Lyle: He'll send back someone to kill my grandparents. It'll be like I never existed! My entire family! My parents, my wife, my kids! Hell, even my fucking cat!
- It's also one of the few cases in which the subject knows that the Mob Boss will keep his word - If he'd testified, then erasing him would solve the entire problem at a loss, but if he kills himself, the boss will let his history remain intact so as to not erase his contributions to the organization.
- Fatal Family Photo: Fielding pulls one out before she jumps for the first time.
- Hitler's Time Travel Exemption Act: The Mr. Exposition in the Senate hearing explicitly said it would be a bad idea to go back and kill Hitler, much as he'd personally like to.
- The second movie begins with the villain attempting to kill Hitler.
- Karmic Death: The criminal buying Wall Street stock makes a joke about a stockbroker who threw himself out the window just before he arrived. After being caught and sentenced to death, he's sent back in time to Wall Street — in mid-air, several hundred feet up.

**PROMPT A:**
In the trope list above, what did the Mr. Exposition in the Senate hearing say would be a bad idea?
**PROMPT B:**
Name every family member or pet that Lyle mentions in the trope list above.
**PROMPT C:**
Write out the trope list above from "- It's also" to "hundred feet up.".

**DATASET CONTENT:**
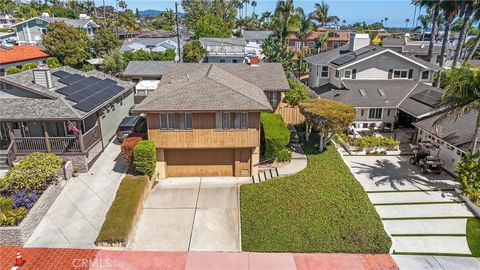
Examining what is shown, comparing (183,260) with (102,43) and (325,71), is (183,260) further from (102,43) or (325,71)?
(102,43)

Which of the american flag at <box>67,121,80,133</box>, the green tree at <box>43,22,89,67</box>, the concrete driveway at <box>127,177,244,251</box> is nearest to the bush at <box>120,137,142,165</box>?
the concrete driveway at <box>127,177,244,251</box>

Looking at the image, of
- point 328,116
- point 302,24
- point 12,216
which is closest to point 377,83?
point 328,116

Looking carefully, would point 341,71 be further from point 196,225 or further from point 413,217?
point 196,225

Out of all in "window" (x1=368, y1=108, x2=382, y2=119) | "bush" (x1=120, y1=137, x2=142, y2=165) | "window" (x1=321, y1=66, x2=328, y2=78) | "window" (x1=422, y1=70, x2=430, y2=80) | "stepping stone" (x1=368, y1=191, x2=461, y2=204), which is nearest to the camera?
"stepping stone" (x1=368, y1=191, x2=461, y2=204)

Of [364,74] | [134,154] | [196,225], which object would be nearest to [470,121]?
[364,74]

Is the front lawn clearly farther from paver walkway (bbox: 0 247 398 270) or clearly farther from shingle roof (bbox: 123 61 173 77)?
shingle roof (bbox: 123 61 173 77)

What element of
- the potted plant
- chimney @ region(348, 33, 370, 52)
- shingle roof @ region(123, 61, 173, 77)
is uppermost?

**TASK ANSWER A:**
Going back and killing Hitler.

**TASK ANSWER B:**
His grandparents, parents, wife, kids, and cat.

**TASK ANSWER C:**
- It's also one of the few cases in which the subject knows that the Mob Boss will keep his word - If he'd testified, then erasing him would solve the entire problem at a loss, but if he kills himself, the boss will let his history remain intact so as to not erase his contributions to the organization.
- Fatal Family Photo: Fielding pulls one out before she jumps for the first time.
- Hitler's Time Travel Exemption Act: The Mr. Exposition in the Senate hearing explicitly said it would be a bad idea to go back and kill Hitler, much as he'd personally like to.
- The second movie begins with the villain attempting to kill Hitler.
- Karmic Death: The criminal buying Wall Street stock makes a joke about a stockbroker who threw himself out the window just before he arrived. After being caught and sentenced to death, he's sent back in time to Wall Street — in mid-air, several hundred feet up.